*BRANO DA LEGGERE*.
● ● ● ●

“Chi critica il capitalismo approvando l’immigrazione, di cui la classe operaia è la prima vittima, farebbe meglio a tacere. Chi critica l’immigrazione restando muto sul capitalismo, dovrebbe fare altrettanto.”
Alain De Benoist

Bisogna essere un po’ stupidi, o ignoranti al limite dell’analfabetismo, o almeno molto disinformati per prendersela personalmente con gli immigrati clandestini.
Ma visto che non c’è nulla di male ad essere un po’ stupidi, ignoranti o disinformati, e visto che un giornale deve farsi capire da più persone possibile, ripetiamo alcune cose banali, arcinote, semplicissime ma che nella follia che sta accompagnando questa situazione “emergenziale” (o presunta tale) vengono rimosse.

1) I clandestini africani sono le prime, indiscutibili vittime di questa ondata di migrazione coatta, e nello specifico: vittime delle guerre che noi Paesi Occidentali gli abbiamo dichiarato ufficialmente, unilateralmente ed esclusivamente sulla base di una penosa propaganda “umanitarista” (v. Libia); vittime di situazioni di caos che noi Paesi Occidentali abbiamo generato ed alimentato sottobanco, come la destabilizzazione della Siria, l’ascesa dell’Isis (meglio definito Daesh), le infinite e meno conosciute guerre intestine nei paesi dell’Africa nera, l’uccisione di Thomas Sankara e di uno dei più reali sogni africani; vittime dei nostri nonni, del loro tentativo di dare all’Italia “finalmente il suo Impero”, e dei più riusciti imperi e colonialismi di quasi tutte le potenze europee, dei rapporti di sudditanza che in molti casi ancora esistono tra ex colonie e madrepatria; vittime infine del sistema economico attuale, grazie al quale il Nord del mondo alimenta il suo iperconsumo prendendo a piene mani dalle bocche del Sud.

2) Proprio in base a ciò, chi in questi giorni si sta facendo pubblicità sulla pelle degli africani, cianciando di “abbattimento delle frontiere”, “libertà di movimento”, “volemose bene”, sta remando esattamente contro una soluzione seria del problema.
A meno che non vogliamo veramente svuotare l’Africa di tutti i suoi figli per razziare meglio le risorse che le rimangono, a meno che non vogliamo fomentare la guerra (e già si vedono le prime scintille) tra disperati sradicati e autoctoni in via di disperazione, pensare che travasare un intero continente in un altro continente sia una buona soluzione è un pensiero idiota.

Pur trattandosi di un problema enormemente complesso, non risolvibile attraverso poche righe, è probabile che una via d’uscita duratura debba passare per una presa di coscienza integrale delle cause, una ricostituzione della società civile africana, una effettiva sovranità nazionale (da entrambi i lati del Mediterraneo), una collaborazione tra le culture e le entità geopolitiche che ancora soffrono la subalternità nei confronti del blocco ‘occidentale’.
Le emergenze non si gestiscono scavando emergenze più profonde. Proviamo a restare interamente umani, sia col cuore che col cervello.

“Del resto le masse popolari in Europa non sono contro le masse popolari in Africa. Ma quelli che vogliono sfruttare l’Africa sono gli stessi che sfruttano l’Europa. Abbiamo un nemico comune.”

● ● ● ●

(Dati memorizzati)

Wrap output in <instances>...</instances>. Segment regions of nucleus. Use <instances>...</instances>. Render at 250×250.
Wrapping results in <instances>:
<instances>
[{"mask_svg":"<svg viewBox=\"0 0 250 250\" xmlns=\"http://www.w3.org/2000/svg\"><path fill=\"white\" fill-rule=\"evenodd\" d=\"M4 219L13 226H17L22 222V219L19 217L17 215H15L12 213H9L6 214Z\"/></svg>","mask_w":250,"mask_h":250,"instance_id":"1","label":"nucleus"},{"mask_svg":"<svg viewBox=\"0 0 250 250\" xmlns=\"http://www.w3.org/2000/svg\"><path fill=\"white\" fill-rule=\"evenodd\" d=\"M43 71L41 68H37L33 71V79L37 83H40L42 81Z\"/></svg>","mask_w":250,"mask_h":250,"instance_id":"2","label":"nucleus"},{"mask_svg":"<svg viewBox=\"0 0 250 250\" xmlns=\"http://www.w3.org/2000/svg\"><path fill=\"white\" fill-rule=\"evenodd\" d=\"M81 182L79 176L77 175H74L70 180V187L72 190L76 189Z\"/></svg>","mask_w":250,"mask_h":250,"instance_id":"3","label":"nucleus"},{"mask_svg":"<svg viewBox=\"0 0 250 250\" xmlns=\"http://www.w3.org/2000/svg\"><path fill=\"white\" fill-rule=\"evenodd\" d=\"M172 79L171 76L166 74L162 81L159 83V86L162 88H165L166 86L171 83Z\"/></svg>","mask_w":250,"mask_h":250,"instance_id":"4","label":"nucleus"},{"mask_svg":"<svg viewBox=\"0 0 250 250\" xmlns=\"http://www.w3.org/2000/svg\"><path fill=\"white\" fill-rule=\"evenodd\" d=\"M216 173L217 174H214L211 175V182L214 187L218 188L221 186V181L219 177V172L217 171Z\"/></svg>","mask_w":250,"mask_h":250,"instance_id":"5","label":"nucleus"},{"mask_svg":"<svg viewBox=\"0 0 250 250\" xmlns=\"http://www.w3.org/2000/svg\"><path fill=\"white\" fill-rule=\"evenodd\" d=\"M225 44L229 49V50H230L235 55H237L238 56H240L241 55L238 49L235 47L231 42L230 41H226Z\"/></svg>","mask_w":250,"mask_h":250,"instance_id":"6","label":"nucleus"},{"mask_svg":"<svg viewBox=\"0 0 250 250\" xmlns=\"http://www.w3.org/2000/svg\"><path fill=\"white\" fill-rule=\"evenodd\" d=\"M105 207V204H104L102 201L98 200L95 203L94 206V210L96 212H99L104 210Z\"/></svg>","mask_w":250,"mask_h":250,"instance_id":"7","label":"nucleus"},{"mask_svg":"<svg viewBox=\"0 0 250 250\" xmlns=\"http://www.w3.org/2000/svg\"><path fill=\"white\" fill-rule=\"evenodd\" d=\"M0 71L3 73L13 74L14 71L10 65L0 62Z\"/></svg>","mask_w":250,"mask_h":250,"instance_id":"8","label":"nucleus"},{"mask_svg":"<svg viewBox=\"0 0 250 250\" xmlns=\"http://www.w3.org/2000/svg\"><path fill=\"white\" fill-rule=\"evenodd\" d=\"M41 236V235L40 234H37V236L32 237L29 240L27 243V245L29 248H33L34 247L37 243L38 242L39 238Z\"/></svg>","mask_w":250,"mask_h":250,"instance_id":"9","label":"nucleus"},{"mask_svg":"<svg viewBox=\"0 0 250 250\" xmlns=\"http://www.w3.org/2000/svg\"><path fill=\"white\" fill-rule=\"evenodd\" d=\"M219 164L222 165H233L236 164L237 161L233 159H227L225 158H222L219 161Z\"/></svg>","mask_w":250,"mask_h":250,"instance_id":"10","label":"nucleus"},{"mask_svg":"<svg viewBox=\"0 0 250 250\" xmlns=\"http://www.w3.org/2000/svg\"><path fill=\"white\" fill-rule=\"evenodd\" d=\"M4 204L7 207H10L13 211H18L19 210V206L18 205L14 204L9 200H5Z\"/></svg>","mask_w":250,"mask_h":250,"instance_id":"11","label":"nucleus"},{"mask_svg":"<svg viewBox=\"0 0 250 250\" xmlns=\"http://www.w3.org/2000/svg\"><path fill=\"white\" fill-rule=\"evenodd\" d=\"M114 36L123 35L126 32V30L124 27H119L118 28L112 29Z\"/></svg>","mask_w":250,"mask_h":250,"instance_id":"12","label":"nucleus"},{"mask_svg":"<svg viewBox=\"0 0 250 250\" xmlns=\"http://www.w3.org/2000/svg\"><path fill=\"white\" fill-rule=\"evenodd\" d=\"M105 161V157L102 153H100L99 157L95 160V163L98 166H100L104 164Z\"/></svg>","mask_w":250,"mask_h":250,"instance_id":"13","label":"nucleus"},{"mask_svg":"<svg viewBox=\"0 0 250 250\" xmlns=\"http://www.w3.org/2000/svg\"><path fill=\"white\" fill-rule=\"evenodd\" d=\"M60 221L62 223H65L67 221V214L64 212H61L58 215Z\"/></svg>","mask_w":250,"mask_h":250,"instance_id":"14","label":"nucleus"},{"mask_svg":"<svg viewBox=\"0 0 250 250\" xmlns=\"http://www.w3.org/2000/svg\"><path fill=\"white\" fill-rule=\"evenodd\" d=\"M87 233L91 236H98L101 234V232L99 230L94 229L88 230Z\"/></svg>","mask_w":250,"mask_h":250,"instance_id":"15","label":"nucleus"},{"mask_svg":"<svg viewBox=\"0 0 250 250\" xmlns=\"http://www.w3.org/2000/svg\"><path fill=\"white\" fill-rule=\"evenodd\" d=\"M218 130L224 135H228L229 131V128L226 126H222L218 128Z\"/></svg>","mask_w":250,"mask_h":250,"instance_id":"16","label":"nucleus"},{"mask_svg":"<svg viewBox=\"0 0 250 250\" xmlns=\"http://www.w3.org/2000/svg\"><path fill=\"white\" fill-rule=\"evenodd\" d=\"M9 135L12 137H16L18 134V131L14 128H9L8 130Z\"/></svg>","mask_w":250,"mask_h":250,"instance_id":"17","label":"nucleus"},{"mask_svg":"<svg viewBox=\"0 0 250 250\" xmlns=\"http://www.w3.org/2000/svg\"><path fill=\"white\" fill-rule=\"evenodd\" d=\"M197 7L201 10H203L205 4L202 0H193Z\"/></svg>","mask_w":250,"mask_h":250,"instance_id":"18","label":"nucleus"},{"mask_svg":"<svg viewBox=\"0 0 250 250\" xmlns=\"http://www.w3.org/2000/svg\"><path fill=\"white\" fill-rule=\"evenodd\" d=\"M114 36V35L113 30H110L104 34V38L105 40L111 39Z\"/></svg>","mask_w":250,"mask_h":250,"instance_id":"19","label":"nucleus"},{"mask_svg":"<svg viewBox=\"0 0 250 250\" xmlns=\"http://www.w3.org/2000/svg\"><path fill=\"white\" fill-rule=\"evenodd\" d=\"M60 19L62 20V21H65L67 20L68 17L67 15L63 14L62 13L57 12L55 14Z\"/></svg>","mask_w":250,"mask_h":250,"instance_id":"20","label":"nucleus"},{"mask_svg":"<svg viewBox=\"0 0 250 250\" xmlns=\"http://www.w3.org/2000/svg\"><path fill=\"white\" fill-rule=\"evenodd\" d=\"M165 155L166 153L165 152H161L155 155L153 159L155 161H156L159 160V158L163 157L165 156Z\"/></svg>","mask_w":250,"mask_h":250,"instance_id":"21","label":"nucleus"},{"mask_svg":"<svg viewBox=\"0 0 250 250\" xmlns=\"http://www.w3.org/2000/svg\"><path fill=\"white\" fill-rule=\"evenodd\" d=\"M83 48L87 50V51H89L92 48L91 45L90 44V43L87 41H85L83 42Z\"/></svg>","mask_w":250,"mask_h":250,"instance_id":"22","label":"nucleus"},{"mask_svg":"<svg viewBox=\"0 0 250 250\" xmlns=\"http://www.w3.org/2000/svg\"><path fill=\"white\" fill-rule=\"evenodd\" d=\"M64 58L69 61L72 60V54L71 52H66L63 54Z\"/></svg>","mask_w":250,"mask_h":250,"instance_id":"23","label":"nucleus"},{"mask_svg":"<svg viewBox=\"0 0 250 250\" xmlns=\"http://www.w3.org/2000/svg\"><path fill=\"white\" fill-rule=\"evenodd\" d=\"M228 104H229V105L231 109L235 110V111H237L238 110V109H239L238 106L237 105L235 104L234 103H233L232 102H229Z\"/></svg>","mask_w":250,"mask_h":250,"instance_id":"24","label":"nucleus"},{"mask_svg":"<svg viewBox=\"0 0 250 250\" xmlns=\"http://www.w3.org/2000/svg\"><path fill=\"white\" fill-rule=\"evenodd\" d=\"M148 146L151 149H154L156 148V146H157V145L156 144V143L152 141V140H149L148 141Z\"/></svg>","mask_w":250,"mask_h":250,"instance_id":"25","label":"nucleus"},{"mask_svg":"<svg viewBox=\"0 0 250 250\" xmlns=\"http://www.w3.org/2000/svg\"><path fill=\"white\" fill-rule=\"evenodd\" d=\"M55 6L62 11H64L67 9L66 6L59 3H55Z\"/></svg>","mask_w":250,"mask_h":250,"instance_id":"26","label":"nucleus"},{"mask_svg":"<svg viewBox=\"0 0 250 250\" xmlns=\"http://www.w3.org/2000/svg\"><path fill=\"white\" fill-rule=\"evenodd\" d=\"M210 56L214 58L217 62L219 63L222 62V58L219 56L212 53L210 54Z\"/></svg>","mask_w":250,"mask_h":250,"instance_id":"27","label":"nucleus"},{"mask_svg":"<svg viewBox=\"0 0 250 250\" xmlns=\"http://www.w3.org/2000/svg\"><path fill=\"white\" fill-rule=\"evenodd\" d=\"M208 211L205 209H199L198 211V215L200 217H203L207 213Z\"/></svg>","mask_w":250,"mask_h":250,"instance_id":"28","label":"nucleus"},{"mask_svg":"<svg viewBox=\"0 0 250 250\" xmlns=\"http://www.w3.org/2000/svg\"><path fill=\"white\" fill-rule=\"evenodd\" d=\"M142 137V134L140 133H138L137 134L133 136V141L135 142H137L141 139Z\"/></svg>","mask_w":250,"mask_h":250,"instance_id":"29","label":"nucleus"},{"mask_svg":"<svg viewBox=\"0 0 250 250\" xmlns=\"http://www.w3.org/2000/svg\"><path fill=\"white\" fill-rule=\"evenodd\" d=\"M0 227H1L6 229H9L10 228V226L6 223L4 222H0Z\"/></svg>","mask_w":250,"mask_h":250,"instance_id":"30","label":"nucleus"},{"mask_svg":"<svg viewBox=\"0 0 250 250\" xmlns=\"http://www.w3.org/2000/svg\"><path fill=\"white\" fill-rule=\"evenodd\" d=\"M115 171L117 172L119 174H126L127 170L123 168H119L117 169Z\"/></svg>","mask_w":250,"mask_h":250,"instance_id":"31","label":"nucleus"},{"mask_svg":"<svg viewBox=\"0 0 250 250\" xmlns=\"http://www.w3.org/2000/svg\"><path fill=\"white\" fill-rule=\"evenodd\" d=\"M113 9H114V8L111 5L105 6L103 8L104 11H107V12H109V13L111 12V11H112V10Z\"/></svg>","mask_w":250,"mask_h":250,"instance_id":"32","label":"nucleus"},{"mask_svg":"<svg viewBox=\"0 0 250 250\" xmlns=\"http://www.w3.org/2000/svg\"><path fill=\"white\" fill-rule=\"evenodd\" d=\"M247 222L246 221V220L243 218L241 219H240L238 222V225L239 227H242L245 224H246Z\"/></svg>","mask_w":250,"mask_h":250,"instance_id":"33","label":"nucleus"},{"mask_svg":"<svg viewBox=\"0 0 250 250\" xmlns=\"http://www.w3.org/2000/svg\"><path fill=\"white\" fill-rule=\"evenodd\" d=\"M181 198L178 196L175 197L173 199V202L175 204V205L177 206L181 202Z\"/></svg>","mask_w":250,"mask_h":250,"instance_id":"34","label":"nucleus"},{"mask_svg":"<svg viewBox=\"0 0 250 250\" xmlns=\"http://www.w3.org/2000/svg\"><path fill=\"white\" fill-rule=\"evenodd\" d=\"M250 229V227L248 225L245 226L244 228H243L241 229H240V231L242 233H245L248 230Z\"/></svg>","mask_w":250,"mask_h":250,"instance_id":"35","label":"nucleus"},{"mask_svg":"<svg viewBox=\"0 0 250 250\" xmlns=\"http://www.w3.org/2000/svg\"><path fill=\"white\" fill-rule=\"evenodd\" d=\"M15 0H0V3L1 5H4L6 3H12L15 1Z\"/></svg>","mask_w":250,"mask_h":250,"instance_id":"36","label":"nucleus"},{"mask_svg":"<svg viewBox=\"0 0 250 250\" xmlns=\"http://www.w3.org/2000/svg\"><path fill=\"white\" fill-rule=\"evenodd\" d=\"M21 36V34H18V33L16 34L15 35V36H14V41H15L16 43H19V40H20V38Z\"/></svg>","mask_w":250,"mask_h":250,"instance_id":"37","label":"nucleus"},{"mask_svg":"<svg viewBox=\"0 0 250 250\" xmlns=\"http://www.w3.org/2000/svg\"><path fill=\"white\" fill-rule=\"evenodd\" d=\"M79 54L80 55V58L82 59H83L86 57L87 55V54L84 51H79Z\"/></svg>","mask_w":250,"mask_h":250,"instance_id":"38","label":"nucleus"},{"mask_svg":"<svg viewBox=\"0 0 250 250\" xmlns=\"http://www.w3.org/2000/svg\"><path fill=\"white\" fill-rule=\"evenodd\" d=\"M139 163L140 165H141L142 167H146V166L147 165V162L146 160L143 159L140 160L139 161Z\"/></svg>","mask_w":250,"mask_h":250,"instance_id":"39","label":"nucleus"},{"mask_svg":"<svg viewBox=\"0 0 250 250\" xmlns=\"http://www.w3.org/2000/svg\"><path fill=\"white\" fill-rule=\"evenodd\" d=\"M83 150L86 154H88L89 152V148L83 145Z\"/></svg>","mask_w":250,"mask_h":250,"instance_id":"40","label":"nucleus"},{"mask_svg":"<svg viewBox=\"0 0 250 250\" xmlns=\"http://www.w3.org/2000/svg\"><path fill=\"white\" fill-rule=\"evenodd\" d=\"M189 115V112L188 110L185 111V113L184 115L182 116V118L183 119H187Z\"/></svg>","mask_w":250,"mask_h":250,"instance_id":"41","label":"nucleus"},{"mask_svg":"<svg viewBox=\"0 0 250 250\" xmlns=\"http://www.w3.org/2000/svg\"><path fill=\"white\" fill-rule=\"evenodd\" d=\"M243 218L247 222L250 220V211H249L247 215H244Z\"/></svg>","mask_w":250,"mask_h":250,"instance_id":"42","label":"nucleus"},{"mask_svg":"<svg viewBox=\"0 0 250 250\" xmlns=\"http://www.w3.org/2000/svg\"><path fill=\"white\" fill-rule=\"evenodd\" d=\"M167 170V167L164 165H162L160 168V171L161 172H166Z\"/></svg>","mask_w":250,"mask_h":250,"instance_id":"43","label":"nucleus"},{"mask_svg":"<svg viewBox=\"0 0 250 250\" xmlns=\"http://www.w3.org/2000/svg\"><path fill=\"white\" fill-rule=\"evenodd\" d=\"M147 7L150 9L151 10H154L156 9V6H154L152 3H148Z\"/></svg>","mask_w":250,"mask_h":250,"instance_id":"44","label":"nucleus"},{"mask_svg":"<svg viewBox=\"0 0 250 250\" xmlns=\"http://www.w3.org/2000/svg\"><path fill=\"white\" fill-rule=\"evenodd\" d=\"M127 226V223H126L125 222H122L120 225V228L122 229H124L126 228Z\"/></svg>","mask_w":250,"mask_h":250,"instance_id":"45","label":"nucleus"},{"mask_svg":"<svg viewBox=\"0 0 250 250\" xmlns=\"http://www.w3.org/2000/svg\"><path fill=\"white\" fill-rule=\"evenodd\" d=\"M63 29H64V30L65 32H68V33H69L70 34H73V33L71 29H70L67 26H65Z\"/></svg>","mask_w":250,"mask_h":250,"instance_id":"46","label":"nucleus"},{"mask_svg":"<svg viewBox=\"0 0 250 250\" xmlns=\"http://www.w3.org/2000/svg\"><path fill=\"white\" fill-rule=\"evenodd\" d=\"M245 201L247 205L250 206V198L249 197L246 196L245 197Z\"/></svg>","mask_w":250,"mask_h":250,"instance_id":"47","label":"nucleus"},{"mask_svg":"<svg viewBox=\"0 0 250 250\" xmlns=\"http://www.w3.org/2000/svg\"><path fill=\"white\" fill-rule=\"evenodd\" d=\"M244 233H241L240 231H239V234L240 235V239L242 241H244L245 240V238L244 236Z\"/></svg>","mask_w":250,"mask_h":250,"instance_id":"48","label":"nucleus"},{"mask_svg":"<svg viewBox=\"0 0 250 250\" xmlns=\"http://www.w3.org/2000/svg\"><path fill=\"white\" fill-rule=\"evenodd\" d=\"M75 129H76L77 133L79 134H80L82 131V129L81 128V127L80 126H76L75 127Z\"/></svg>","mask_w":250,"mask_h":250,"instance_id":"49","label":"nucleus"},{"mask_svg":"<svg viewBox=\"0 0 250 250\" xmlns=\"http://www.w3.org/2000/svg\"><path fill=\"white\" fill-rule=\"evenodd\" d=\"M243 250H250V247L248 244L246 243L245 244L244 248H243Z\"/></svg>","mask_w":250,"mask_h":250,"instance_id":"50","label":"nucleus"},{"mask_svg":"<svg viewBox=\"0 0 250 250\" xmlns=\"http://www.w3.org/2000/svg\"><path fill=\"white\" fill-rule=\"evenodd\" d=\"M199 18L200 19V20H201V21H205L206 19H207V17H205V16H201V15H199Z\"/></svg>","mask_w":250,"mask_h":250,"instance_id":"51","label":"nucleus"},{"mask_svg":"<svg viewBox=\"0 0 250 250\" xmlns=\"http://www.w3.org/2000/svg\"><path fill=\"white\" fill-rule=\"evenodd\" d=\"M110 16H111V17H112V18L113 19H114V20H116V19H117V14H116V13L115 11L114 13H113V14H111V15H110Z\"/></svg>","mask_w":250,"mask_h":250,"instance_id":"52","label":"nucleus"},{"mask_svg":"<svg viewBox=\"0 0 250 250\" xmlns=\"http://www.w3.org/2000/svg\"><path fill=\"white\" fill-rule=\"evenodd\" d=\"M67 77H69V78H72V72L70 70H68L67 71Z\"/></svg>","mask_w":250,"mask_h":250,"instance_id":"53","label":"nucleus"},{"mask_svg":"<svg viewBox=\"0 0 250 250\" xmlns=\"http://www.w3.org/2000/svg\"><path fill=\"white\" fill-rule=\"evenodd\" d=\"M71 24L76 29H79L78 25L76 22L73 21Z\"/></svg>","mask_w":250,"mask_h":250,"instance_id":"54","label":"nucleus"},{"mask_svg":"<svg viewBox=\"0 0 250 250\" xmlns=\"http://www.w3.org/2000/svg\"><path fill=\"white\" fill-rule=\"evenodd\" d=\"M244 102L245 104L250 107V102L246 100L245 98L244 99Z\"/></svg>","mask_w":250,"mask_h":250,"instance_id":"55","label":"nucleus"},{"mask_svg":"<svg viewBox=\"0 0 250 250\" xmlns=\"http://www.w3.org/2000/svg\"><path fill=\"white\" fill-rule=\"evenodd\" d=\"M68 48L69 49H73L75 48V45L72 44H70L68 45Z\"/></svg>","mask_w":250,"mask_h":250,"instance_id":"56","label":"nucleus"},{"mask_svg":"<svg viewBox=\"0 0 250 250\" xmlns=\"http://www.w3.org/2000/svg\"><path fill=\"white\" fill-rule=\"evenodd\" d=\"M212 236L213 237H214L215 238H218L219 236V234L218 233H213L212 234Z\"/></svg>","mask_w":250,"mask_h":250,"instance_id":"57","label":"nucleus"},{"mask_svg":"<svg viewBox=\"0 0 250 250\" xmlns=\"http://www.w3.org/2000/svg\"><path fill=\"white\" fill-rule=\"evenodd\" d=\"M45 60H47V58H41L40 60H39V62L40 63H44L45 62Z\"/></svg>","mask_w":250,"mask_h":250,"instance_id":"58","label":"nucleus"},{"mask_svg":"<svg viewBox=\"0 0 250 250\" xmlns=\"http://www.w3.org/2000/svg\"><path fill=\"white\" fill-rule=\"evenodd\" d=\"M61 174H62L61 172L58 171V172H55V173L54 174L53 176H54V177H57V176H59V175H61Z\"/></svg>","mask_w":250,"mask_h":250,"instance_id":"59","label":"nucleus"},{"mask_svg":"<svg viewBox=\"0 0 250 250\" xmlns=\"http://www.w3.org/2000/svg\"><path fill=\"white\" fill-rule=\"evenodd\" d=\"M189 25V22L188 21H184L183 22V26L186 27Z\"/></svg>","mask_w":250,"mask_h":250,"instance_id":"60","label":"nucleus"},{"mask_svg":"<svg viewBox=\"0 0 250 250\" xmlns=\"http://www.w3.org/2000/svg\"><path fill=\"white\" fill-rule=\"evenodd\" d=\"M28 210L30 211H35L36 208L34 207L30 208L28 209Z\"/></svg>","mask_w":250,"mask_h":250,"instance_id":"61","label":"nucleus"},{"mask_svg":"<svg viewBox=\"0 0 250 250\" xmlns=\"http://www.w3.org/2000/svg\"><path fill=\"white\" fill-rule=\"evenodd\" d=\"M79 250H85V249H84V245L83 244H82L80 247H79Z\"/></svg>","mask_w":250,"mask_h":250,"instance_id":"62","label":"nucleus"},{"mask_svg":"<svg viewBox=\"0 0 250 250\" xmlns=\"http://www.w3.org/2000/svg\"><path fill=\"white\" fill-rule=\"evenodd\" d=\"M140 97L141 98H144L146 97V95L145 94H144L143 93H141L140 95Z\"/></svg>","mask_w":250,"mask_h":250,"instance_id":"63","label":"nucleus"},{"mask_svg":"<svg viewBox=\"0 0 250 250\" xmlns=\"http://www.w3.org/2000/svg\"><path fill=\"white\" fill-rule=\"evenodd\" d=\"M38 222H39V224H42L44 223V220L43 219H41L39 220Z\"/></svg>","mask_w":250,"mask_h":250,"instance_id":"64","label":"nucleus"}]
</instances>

● ● ● ●

*ATTIVITÀ*. Elenca, per favore, tutti gli elementi per cui, secondo il brano sull'immigrazione, dovrebbe passare una via d'uscita duratura. Per rispondere basta il brano, senza ricorrere ai dati.

*RISPOSTA*.
- una presa di coscienza integrale delle cause
- una ricostituzione della società civile africana
- una effettiva sovranità nazionale (da entrambi i lati del Mediterraneo)
- una collaborazione tra le culture e le entità geopolitiche che ancora soffrono la subalternità nei confronti del blocco "occidentale"